Let A and B be bounded set of nonnegative real numbers Let $$C=\{ab:a\in A,b\in B\}$$

Prove that $\sup(C)=\sup(A)\sup(B)$

I got idea for the solution but I am not sure with my solution.

Let $m=\sup(A),n=\sup(B),p=\sup(C)$

It is easy to prove that $p\leq mn$. Now is the problem on proving $p \geq mn$

Here, given any $\epsilon>0$ $$\exists x\in A:m-\epsilon<x$$ $$\exists y\in B:n-\epsilon<y$$ $$\implies(m-\epsilon)(n-\epsilon)<xy$$ $$\implies mn-(m+n)\epsilon<(m-\epsilon)(n-\epsilon)<xy\leq p$$ Since the result holds for any $\epsilon>0$, we get $$mn\leq p$$ So combining both inequalities, $mn=p$

Please help me to check whether my way of proving is correct or not.

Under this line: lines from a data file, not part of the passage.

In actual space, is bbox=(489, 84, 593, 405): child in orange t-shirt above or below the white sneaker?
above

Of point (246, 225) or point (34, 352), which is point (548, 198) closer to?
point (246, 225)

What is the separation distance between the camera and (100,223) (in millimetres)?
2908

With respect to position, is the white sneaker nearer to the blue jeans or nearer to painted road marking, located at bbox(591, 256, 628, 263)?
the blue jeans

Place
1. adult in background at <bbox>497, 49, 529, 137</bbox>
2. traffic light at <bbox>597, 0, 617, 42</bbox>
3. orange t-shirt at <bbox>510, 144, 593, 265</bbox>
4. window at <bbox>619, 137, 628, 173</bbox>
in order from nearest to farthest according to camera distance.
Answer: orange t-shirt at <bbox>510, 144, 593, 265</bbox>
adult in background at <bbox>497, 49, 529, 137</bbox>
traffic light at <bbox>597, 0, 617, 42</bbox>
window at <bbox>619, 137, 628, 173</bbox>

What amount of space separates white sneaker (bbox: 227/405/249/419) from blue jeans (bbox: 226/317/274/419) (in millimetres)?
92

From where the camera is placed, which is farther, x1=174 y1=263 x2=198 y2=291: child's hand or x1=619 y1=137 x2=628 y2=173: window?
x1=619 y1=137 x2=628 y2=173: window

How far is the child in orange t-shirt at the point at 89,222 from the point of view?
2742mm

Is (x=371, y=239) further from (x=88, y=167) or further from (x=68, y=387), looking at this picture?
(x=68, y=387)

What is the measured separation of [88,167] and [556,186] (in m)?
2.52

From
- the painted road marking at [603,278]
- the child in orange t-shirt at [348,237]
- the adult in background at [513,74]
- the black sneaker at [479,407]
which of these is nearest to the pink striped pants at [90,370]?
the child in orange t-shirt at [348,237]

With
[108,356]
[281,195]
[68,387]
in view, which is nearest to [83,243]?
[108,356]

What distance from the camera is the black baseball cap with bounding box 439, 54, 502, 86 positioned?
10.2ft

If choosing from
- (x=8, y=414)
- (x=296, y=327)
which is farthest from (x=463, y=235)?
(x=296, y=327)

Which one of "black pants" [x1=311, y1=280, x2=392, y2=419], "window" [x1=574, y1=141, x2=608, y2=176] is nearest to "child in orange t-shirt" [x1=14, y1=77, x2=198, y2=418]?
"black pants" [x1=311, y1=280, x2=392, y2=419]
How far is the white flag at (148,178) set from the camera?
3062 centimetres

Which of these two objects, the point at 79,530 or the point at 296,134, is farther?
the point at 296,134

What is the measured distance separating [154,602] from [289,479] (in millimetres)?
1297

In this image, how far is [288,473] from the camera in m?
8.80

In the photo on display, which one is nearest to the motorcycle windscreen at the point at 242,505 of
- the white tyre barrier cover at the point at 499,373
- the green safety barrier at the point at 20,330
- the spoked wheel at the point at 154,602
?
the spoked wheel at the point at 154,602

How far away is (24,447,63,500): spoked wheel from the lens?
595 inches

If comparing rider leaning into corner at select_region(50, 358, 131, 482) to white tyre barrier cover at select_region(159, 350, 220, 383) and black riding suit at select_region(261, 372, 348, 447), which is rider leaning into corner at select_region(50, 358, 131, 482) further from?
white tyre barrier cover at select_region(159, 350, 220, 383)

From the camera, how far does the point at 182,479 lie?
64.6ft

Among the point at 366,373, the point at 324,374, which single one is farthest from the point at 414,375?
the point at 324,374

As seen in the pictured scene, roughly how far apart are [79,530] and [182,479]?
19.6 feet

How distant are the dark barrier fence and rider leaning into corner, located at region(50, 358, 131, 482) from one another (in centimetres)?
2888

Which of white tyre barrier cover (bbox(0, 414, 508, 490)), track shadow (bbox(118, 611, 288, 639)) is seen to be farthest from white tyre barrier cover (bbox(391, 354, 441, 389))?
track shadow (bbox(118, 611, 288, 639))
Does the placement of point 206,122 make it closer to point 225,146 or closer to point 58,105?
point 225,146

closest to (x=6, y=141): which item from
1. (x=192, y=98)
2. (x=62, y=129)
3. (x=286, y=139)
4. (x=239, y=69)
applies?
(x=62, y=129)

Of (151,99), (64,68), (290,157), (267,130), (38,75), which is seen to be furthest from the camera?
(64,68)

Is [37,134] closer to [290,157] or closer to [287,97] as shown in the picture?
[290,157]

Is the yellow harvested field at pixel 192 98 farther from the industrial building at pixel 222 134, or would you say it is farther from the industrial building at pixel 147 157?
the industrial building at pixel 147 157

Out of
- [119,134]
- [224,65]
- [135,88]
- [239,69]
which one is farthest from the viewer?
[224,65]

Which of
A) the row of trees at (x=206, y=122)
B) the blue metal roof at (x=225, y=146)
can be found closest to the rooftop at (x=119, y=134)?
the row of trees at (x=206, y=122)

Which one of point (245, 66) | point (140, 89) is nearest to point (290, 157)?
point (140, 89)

• I've fixed a minor mistake in your existential statement about $y$. It's a fine proof, but you should take away your "$\Rightarrow$"s as they are not really logically correct. Commented Dec 12, 2014 at 6:53

## 1 Answer

Your solution looks fine. If you want to be even more rigorous, notice that you can choose $\epsilon$ to be $\frac{1}{m+n}$ times something that goes to $0$.